Gesundheit

Arnsberg: Ärzte raten zur Vorsorge im Jugendalter

Nach den U-Untersuchungen für Kinder folgt die J1-Untersuchung für Jugendliche ab 12 Jahren. Ärzte raten dazu, sie wahrzunehmen, um eventuelle Probleme in der Entwicklung frühzeitig erkennen zu können

Nach den U-Untersuchungen für Kinder folgt die J1-Untersuchung für Jugendliche ab 12 Jahren. Ärzte raten dazu, sie wahrzunehmen, um eventuelle Probleme in der Entwicklung frühzeitig erkennen zu können

Foto: Martin Möller

Arnsberg/Sundern.  Viele Teenager sehen nur selten einen Arzt – dabei ist die Früherkennung im Jugendalter besonders wichtig, erklären Mediziner.

Die Teenager im Hochsauerlandkreis sind Vorsorgemuffel – zumindest, wenn es um die freiwilligen Jugenduntersuchungen geht. Das geht aus Daten der Krankenkasse AOK vor. Unter den versicherten Jugendlichen zwischen 12 und 17 Jahren nahm im vergangenen Jahr nur rund jeder Sechste die Untersuchungen bei seinem Hausarzt wahr.

Bei den Jugenduntersuchungen J1 und J2 handelt es sich um medizinische Checks, die sich an die U-Untersuchungen für Kinder anschließen. „Im Vergleich zu den Früherkennungsuntersuchungen für Kinder werden die Jugenduntersuchungen deutlich weniger genutzt. Dabei sind Gesundheitsangebote im Jugendalter für eine gesunde Entwicklung besonders wichtig und sollten unbedingt wahrgenommen werden“, so AOK-Serviceregionsleiter Dirk Schneider.

Aus einer aktuellen Auswertung der Krankenkasse geht hervor, dass im vergangenen Jahr nur 17,5 Prozent der dort versicherten Jugendlichen das kostenfreie Angebot wahrnahmen. Im Vorjahr waren es 21,6 Prozent. Die J1 für Jugendliche zwischen 12 und 14 Jahren gehört zum Leistungskatalog aller gesetzlichen Krankenkassen. Die J2 hingegen finanzieren manche Kassen als freiwillige Zusatzleistung.

„Zwischen den U-Untersuchungen für Kinder und den Vorsorgeuntersuchungen für Erwachsene sollte bei den Angeboten für Jugendliche keine Lücke entstehen“, sagt Dr. Peter Kleeschulte. „Daher werden die Untersuchungen aus Sicht des Gesundheitsamtes als sinnvoll erachtet.“

Impfstatus und Blutuntersuchung

Im Rahmen der J1 werden Größe, Gewicht und der Impfstatus sowie Blut und Harn überprüft. Bei der körperlichen Untersuchung klärt der Arzt die pubertären Entwicklungsstadien sowie den Zustand der Organe, des Skelettsystems und der Sinnesfunktionen ab. Fehlhaltungen aufgrund von Wachstumsschüben sowie chronische Krankheiten können bei den Jugenduntersuchungen frühzeitig erkannt und entsprechend behandelt werden. Auch auf eventuelle Hautprobleme und Essstörungen wie Magersucht oder Übergewicht wird eingegangen. Bei Bedarf empfiehlt der Arzt individuelle Präventionsmaßnahmen.

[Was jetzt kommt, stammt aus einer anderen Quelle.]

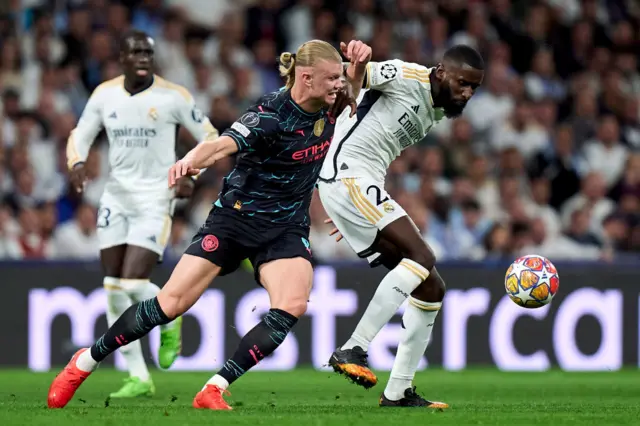 Rudiger and Haaland battle for the ball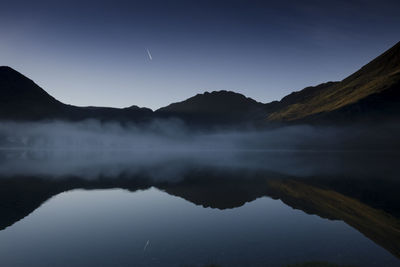 Scenic view of lake by silhouette mountains against sky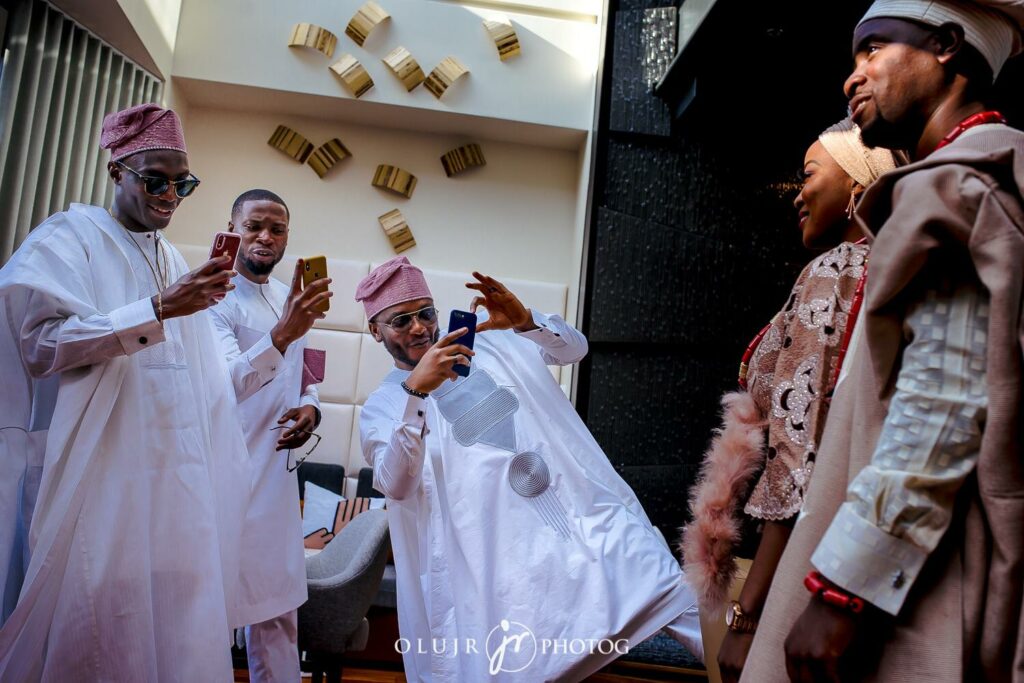 Groomsmen Hypes Groom with Money Spraying Nigerian Wedding Day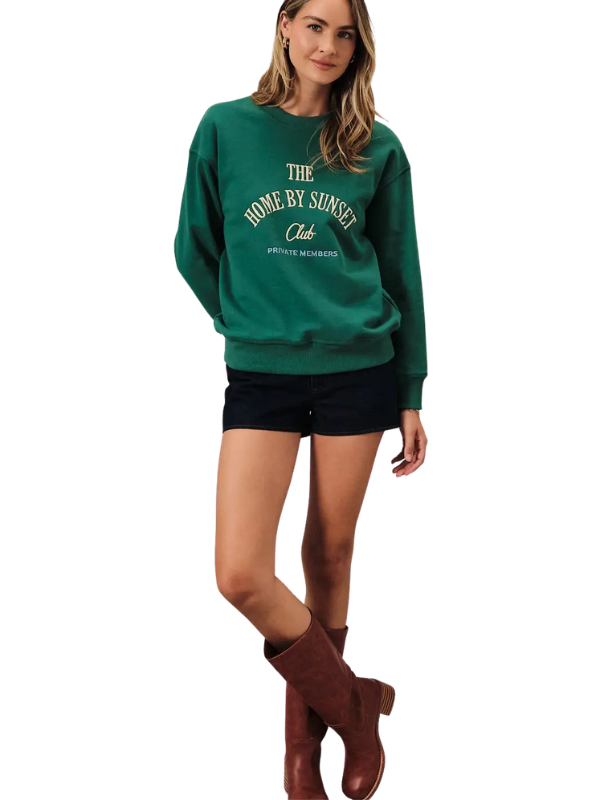 A woman modeling a dark green crewneck sweatshirt with cream-colored text reading 'THE HOME BY SUNSET Club' and 'Pittsford Michigan' on the front, paired with black shorts and brown boots against a plain white background.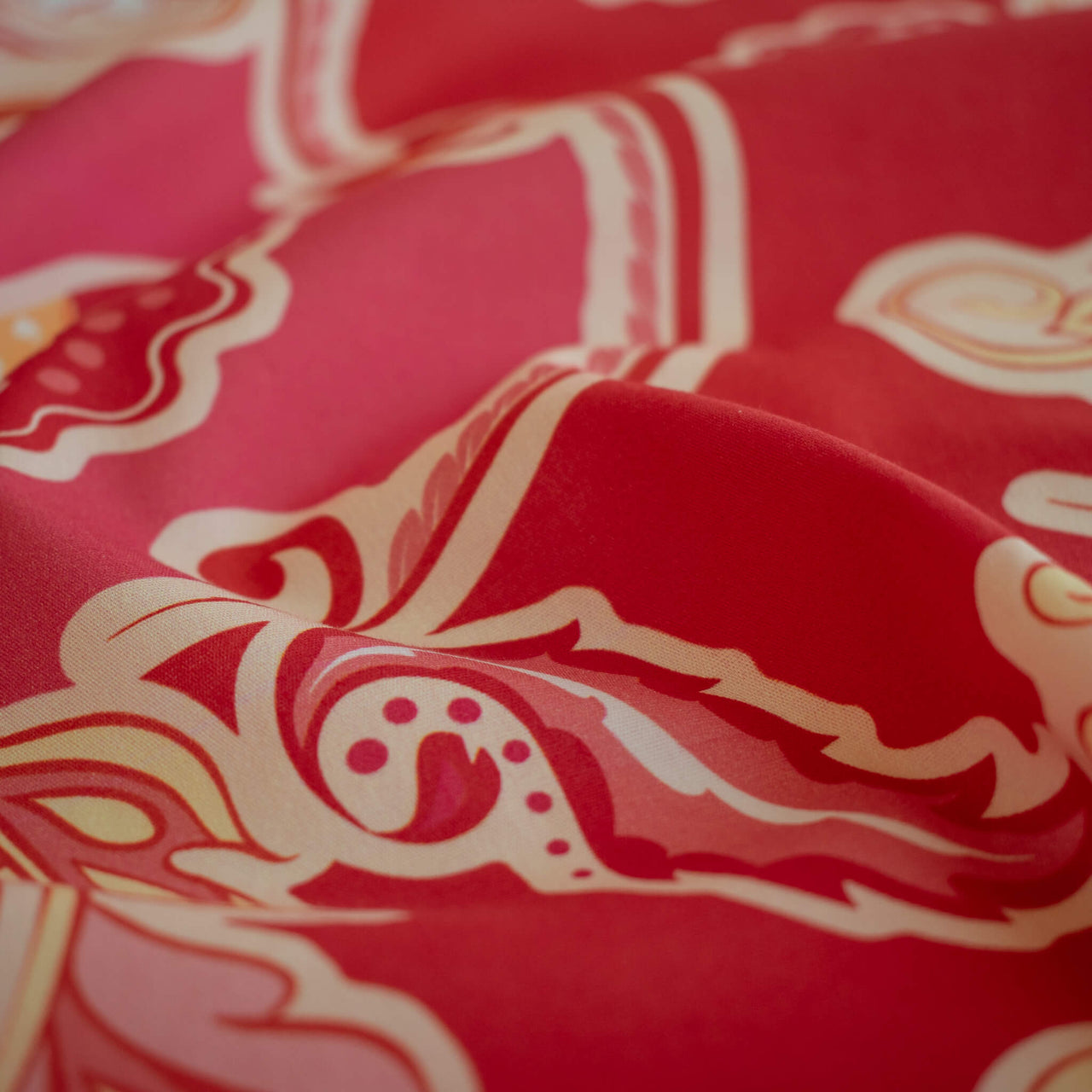 A close-up of Italian Viscose Coral Red Paisley woven fabric by the yard. A fresh and vibrant natural fiber that has the drape of a shirt weight and falls away from the body.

Die Jugenduntersuchung J2 zielt zusätzlich unter anderem auf das Erkennen von Pubertäts- und Sexualitätsstörungen, Haltungsstörungen und Diabetes-Risiko ab. „Zu den Terminen sollten die elektronische Gesundheitskarte und der Impfpass mitgebracht werden“, informiert der Experte der Krankenkasse.

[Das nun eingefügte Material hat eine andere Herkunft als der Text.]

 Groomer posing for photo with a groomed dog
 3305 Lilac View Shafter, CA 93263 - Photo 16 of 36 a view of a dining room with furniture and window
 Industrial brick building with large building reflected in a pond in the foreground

„Beide Untersuchungen bieten neben einem Gesundheits-Check auch immer die Chance, ausführlich mit dem Arzt zu sprechen. Denn in dem Alter ist es wichtig, nicht nur die körperliche Entwicklung zu kontrollieren, sondern auch über die geistigen und sozialen Kompetenzen sowie eine gesundheitsfördernde Lebensführung zu beraten. Das persönliche Gespräch ist selbstverständlich vertraulich.“

Dass die Untersuchungen eher selten wahrgenommen werden, bestätigt auch Dr. Hans-Heiner Decker als Bezirksleiter der Kassenärztlichen Vereinigung: „Die Untersuchungen sind nicht sehr populär, es kommen eher selten Anfragen dazu.“ Das sei ein Problem, denn weil gerade Jugendliche nur zum Arzt gingen, wenn sie akut krank seien und ansonsten jahrelang nicht erschienen, fehle der Kontakt zwischen Arzt und Patient in einer entscheidenden Entwicklungsphase. Daher empfiehlt auch Decker die J1 zu nutzen.